A blood-red helicopter swooped low over a French village at the foot of Mont Blanc, dangling what looked like a miniature wrecking ball. Renaud Keriven feared that his enthusiasm for the project – for the chance to change how we see and study the world – had led him into a career-ending faux pas. “It was insane. Completely unauthorized,” he recalls. “But if we hadn’t been a little crazy, nothing would have happened.”
That “wrecking ball” was a 50-kilogram sphere stuffed with 25 cameras – an improvised aerial capture system designed to photograph the village from every angle. In just three minutes, Keriven and his fellow guerilla researchers from École des Ponts ParisTech had captured what they needed. A full week of computation later, the result was a detailed 3D model of the entire village. “It felt fantastic,” says Keriven.
That was in the late 2000s, the swashbuckling beginnings of “reality capture.” Today, Keriven is a distinguished engineer at Bentley Systems, the infrastructure engineering software company, helping shape the future of digital infrastructure and infrastructure digital twins. But his mission remains unchanged: to teach machines how to make visual sense of the world – and reconstruct it in 3D. What started as a daring academic experiment is now transforming how we design, monitor, and maintain the built environment.
From telecom towers to railways, bridges to entire cities, digital twins of built assets depend on reality capture to stay precise and useful. In turn, reality capture relies on the technologies that Keriven has spent decades inventing, refining, and scaling – that are now supercharged by the latest advances in machine learning and artificial intelligence (AI). Today, he is a leader in the brave new world of Gaussian splatting, a breakthrough technique that’s rapidly gaining traction across the 3D graphics world.
From Stereo Vision to Photogrammetry
Born in 1966 to a working-class family, Keriven was the first in his family to receive a formal education. A gift for mathematics won him entry to France’s most elite engineering schools. He chose École Polytechnique – often considered the pinnacle of French scientific education – before specialising at École des Ponts ParisTech in applied mathematics, pattern recognition, and the then-emerging field of machine vision.
In the early 1990s, a key goal of machine vision was to unlock space exploration. “If you want to send a rover to Mars, you can’t remote-control it. It’s too far away,” says Keriven. “It has to be autonomous, and for that it needs vision.”
The foundations of computer vision lie in centuries of mathematical thinking about space, geometry, and perception. Keriven and his peers turned that theory into practice, designing algorithms that enabled computers to extract depth, structure, and spatial relationships from images.

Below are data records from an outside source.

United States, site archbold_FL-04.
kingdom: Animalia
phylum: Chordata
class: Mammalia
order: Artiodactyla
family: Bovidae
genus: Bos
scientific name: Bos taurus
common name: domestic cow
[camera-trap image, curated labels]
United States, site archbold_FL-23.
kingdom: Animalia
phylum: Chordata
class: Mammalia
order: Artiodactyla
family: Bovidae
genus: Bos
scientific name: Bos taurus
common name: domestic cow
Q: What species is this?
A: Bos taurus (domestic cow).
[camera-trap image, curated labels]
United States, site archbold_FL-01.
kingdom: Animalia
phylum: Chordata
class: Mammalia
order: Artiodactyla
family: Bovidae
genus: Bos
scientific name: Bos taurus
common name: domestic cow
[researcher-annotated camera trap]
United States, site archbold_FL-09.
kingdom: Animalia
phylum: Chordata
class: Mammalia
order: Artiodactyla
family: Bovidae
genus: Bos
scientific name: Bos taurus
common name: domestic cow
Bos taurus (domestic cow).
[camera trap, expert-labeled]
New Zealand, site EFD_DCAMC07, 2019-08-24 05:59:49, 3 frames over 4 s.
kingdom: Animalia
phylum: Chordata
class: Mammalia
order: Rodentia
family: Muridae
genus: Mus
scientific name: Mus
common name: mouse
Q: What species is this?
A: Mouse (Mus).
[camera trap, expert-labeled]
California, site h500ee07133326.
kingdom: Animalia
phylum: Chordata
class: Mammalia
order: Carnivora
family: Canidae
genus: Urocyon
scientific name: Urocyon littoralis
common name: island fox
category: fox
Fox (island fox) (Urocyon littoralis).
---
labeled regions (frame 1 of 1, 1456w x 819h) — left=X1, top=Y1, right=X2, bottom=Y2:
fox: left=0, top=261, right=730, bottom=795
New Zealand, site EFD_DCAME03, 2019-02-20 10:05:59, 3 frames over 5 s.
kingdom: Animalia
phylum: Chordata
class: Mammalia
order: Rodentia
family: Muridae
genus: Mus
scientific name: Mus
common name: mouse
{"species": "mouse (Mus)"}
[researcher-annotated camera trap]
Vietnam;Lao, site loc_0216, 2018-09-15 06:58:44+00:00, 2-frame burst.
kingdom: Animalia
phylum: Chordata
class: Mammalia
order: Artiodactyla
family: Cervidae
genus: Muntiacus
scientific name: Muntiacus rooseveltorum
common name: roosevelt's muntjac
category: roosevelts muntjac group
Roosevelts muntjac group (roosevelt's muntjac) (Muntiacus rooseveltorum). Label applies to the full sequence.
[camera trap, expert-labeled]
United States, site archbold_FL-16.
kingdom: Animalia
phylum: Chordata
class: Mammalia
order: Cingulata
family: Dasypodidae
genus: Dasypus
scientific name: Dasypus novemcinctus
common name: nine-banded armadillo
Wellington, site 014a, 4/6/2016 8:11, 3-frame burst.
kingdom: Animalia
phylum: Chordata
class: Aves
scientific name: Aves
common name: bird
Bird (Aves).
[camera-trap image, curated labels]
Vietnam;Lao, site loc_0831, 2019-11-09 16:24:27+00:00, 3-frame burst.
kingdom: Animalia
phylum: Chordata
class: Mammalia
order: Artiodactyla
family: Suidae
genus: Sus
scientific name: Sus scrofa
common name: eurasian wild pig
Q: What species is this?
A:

A critical breakthrough came in teaching machines to mimic depth perception – using two slightly offset images to triangulate the 3D location of a point in space. The hard part was getting computers to identify the same point across both images. “Finally, in the mid-90s, we were able to do that, quite slowly, in a machine,” Keriven recalls. “We’d feed photos into it, and it would output a rough 3D sketch of these points in space.”
It was the beginning of photogrammetry: the science – and art – of extracting 3D data from 2D photographs.
Into the Great Wide Open
Long before today’s data-rich digital twins of cities and infrastructure, two very different communities were trying to extract shape from images. In university labs, Keriven and his peers worked with fixed cameras, small objects, and tightly controlled conditions. Surveyors, by contrast, operated in the “real world”, capturing overlapping photographs from aircraft and manually matching points across images to generate elevation maps.
But while one group relied on structure and standards, the other thrived on experimentation. And as computing power grew, so did Keriven’s ambition. “Soon, we were able to create models not just from small objects in a lab, but from real life,” Keriven says. In other words, the computer-vision crowd was heading outside. “Surveyors were engineers; we were scientists… And then we met in the middle.”
For Keriven, by now a head of the Computer Vision lab at Ecole des Ponts, going outside meant a series of guerrilla photography expeditions. In those days, before drones and lightweight digital cameras, he bet big on a balloon. A helium-filled balloon 5 meters in diameter, to be precise, with a €50,000-camera tied underneath it. “We used it on the grounds of a very old monastery in France,” he recalls. Up it went on a string, to 150 meters. “We got images no one else had.” The result? A richly detailed 3D model of the monastery.
The helicopter captures followed soon after, including Aiguille du Midi – a towering peak overlooking Chamonix.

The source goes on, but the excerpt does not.